Calculate the standard deviation, rounded to two decimal places, of the horizontal location of a person's shot from the left side of the backboard.
Calculate the probability that, of the next 14 shots, the last 5 are within 2 metres from the left side of the backboard.
Aicia observed that the average rate of visits to her website is 2 per day. The time interval in hours between two visits can be modelled by an exponential distribution with a cumulative function given below:F \left( t \right) = \begin{cases} 1-e^{-\frac{t}{k}}, & t \geq 0 \\ 0, & \text{otherwise} \end{cases}
Find k, the average number of hours between visits.
Calculate the probability of the time between two visits being less than 2 hours.
Calculate the probability of the time between two visits being more than 4 hours.
Calculate the median time m, rounded to two decimal places, between visits in hours.
The average number of defects in a 1 \text{ km} strip of optic fibre cable is 4. Consider the distance in metres between two defects. This situation can be modelled by an exponential distribution with a cumulative function given below:F\left(x\right) = \begin{cases} 1-e^{-\frac{x}{k}}, & x \geq 0 \\ 0, & \text{otherwise} \end{cases}
Calculate the median distance m, rounded to two decimal places, between defects in metres.

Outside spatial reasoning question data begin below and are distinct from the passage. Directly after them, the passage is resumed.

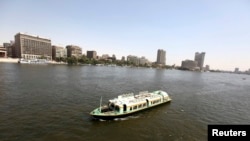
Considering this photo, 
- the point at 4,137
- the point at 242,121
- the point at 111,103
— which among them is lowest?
the point at 242,121

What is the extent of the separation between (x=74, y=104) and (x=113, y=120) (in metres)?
17.1

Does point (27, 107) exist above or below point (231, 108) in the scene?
above

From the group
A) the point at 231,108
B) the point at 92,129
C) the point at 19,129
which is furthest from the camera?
the point at 231,108

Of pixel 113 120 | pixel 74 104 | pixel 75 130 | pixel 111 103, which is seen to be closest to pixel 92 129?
pixel 75 130

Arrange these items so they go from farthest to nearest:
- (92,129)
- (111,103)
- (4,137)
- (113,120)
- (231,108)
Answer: (231,108)
(111,103)
(113,120)
(92,129)
(4,137)

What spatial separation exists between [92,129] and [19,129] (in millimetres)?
15158

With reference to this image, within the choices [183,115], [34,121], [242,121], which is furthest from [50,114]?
[242,121]

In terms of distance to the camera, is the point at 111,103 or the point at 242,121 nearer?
the point at 111,103

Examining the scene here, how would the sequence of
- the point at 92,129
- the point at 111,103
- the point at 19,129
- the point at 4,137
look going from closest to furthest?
the point at 4,137
the point at 19,129
the point at 92,129
the point at 111,103

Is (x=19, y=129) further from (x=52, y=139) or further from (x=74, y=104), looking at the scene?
(x=74, y=104)

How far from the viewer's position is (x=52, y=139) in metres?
29.7

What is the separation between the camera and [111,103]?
4388 cm

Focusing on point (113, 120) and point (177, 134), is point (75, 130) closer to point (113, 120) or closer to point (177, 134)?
point (113, 120)

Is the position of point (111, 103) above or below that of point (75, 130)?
above
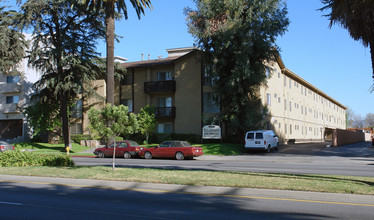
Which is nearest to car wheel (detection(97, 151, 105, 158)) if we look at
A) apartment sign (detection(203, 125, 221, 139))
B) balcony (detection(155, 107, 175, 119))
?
apartment sign (detection(203, 125, 221, 139))

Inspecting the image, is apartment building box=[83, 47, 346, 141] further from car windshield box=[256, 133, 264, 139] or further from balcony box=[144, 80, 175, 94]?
car windshield box=[256, 133, 264, 139]

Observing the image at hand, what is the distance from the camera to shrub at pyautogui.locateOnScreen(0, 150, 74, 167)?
1617cm

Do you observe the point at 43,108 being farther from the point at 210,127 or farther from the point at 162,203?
the point at 162,203

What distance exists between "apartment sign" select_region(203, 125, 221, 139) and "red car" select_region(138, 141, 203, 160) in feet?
25.5

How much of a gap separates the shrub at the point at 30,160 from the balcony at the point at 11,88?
97.8 ft

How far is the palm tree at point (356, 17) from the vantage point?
355 inches

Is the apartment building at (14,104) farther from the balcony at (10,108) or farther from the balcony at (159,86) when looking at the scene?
the balcony at (159,86)

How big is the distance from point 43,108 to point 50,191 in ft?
96.1

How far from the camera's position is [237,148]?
2998 cm

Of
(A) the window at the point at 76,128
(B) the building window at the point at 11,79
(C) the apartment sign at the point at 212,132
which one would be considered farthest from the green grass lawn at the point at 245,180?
(B) the building window at the point at 11,79

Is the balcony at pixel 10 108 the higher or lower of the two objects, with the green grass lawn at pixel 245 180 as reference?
higher

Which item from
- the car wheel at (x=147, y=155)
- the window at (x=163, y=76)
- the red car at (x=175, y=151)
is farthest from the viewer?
the window at (x=163, y=76)

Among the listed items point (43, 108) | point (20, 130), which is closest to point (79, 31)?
point (43, 108)

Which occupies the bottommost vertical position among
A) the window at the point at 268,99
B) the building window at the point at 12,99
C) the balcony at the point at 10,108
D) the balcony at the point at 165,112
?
the balcony at the point at 165,112
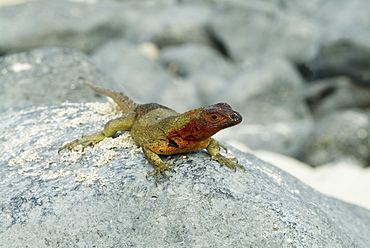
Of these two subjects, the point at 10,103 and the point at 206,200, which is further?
the point at 10,103

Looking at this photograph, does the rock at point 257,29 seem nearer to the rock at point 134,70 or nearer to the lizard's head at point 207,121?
the rock at point 134,70

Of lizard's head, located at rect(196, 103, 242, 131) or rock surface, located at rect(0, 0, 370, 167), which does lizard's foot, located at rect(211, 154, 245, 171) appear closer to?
lizard's head, located at rect(196, 103, 242, 131)

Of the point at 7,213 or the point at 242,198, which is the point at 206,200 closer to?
the point at 242,198

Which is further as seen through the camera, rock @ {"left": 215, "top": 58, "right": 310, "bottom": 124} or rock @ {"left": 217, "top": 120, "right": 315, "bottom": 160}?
rock @ {"left": 215, "top": 58, "right": 310, "bottom": 124}

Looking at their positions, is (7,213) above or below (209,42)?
above

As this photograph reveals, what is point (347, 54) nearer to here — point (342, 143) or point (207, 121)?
point (342, 143)

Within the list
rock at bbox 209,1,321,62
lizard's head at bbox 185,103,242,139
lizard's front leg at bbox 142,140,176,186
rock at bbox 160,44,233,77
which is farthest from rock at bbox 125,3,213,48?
lizard's head at bbox 185,103,242,139

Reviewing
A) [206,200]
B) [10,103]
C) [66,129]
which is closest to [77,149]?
[66,129]

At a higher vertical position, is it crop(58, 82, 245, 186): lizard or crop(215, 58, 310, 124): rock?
crop(58, 82, 245, 186): lizard
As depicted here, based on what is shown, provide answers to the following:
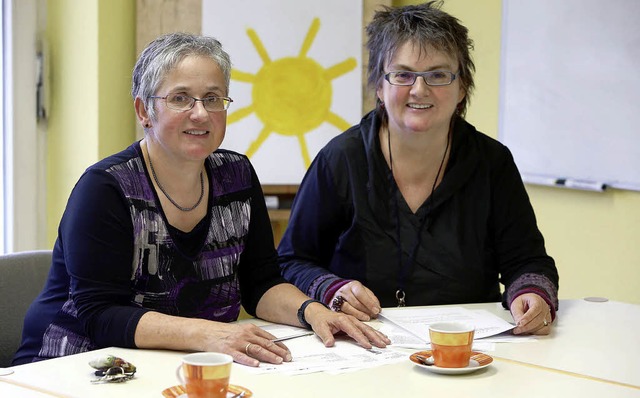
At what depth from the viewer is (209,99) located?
6.67 ft

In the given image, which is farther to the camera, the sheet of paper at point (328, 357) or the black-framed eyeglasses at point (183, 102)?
the black-framed eyeglasses at point (183, 102)

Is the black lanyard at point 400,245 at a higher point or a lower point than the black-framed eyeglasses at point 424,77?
lower

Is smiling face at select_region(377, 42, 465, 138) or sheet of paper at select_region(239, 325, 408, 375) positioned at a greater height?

The price of a particular stock in dollars at the end of the day can be modelled by the following probability density function:f\left(x\right) = \begin{cases} \dfrac{1}{10}\left(1+\sin\left(\pi x-\dfrac{\pi}{2}\right)\right), & 0\leq x \leq 10 \\ 0, & \text{elsewhere} \end{cases}
The prices at the end of each day are independent. Find the probability that, out of 12 days, at least 5 of them saw a stock price exceeding \$4 at the end of the day. Round your answer to two decimal places.